Al-Messiri described this as “Reversed Functionalisation,” where the “tool” begins to dictate the policy of the “creator”. The Israeli lobby in the US is not just an external group; it is an internal component of the Metropole’s political system. This has been achieved over the years through many means, from the Epstein files to epistemological capture, where the colony’s values (like “frontier” values) are sold back to the Metropole as “shared values”. This makes it politically impossible for the Metropole to “terminate the contract” because the Metropole’s public now views the colony’s interests as their own. Al-Messiri identified a specific weakness in the “modern western mind” that allows this to happen: it looks at the relationship in fragments - military, economic, political - rather than tallying the total cost of its lost sovereignty.
History is littered with examples of colonies turning on their Metropoles after feeling abandoned. Between 1780 and 1833, Caribbean sugar planters used their wealth to buy parliamentary seats, holding the British economy hostage to delay abolition. Their manipulation ensured that when the Slavery Abolition Act finally passed in 1833, the Metropole was forced to pay a £20 million ransom - £17 billion in today’s money - nearly 40% of its annual budget to the slave owners.
In 1835 Boer settlers fled the British Cape Colony to establish independent republics after the 1833 abolition of slavery. Their radical exit and subsequent military resistance dragged the Metropole into the costly Boer War (1899–1902), ultimately compelling London to abandon the liberal principles of racial equality to appease the settlers in the 1910 Act of Union.
In the early 20th century, Protestant settlers signed the Ulster Covenant in 1912 and formed the UVF paramilitary in 1913 militantly to oppose Irish Home Rule. By lobbying the Conservative Party and threatening armed resistance, they effectively paralysed Westminster’s legislative agenda before the outbreak of World War I.
The most prominent example of a “tool” turning on its “creator” was after France hinted at Algerian independence in the late 1950s. European settlers launched the 1958 coup and formed the OAS paramilitary in 1961 to conduct terrorist attacks and multiple assassination attempts against Charles de Gaulle. This campaign of violence brought the French Fourth Republic to total collapse, forcing a complete restructuring of the French government to contain the insurrection.
As Israel senses it is being abandoned by America, it will inevitably turn to increasingly extreme methods of control and manipulation to save itself, from false flag operations to political assassinations. The “Samson Option” logic remains the ultimate form of geopolitical blackmail: “If I am to be discarded, I will pull the whole temple down with me”.

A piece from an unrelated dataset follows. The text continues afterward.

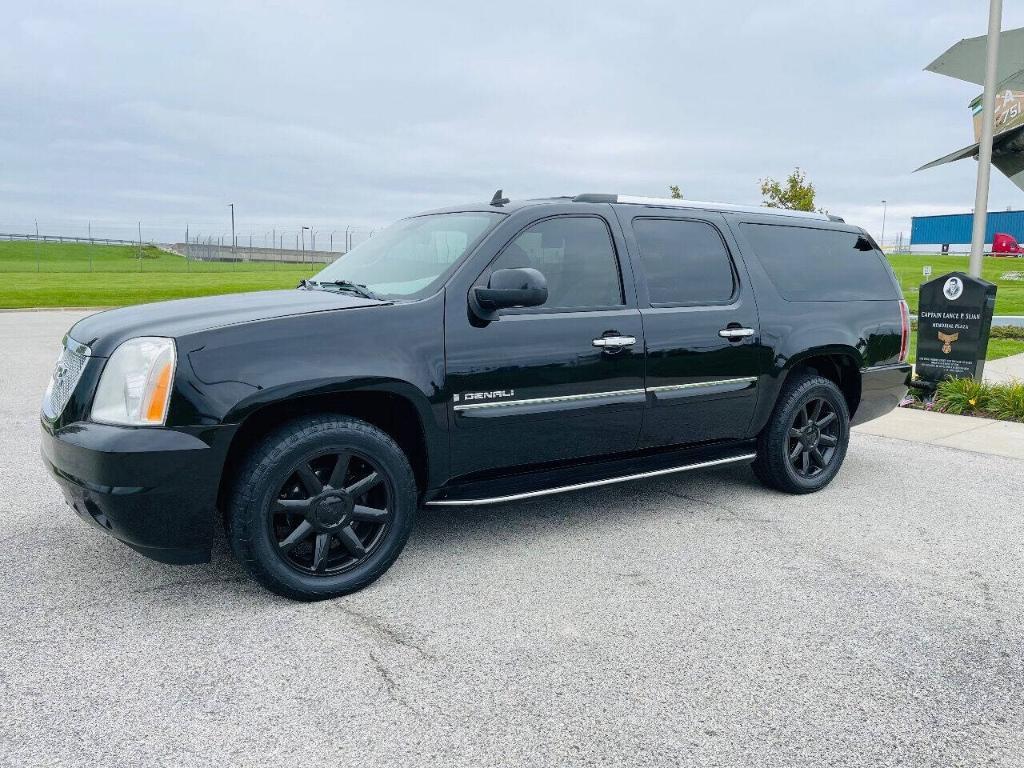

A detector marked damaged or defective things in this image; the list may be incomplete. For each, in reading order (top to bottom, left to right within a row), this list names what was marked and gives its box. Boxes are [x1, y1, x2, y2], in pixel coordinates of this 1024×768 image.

cracked asphalt [2, 308, 1024, 764]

Al-Messiri’s final warning was that “Reversed Functionalisation” is the ultimate sign of a Metropole’s civilisational decline. When a radicalised, extremist “tool” in a distant land can manipulate a Great Power, that Power has already lost its status as a true sovereign. America’s insistence on fuelling this war may not save its functional partners and it will almost certainly accelerate its own eclipse.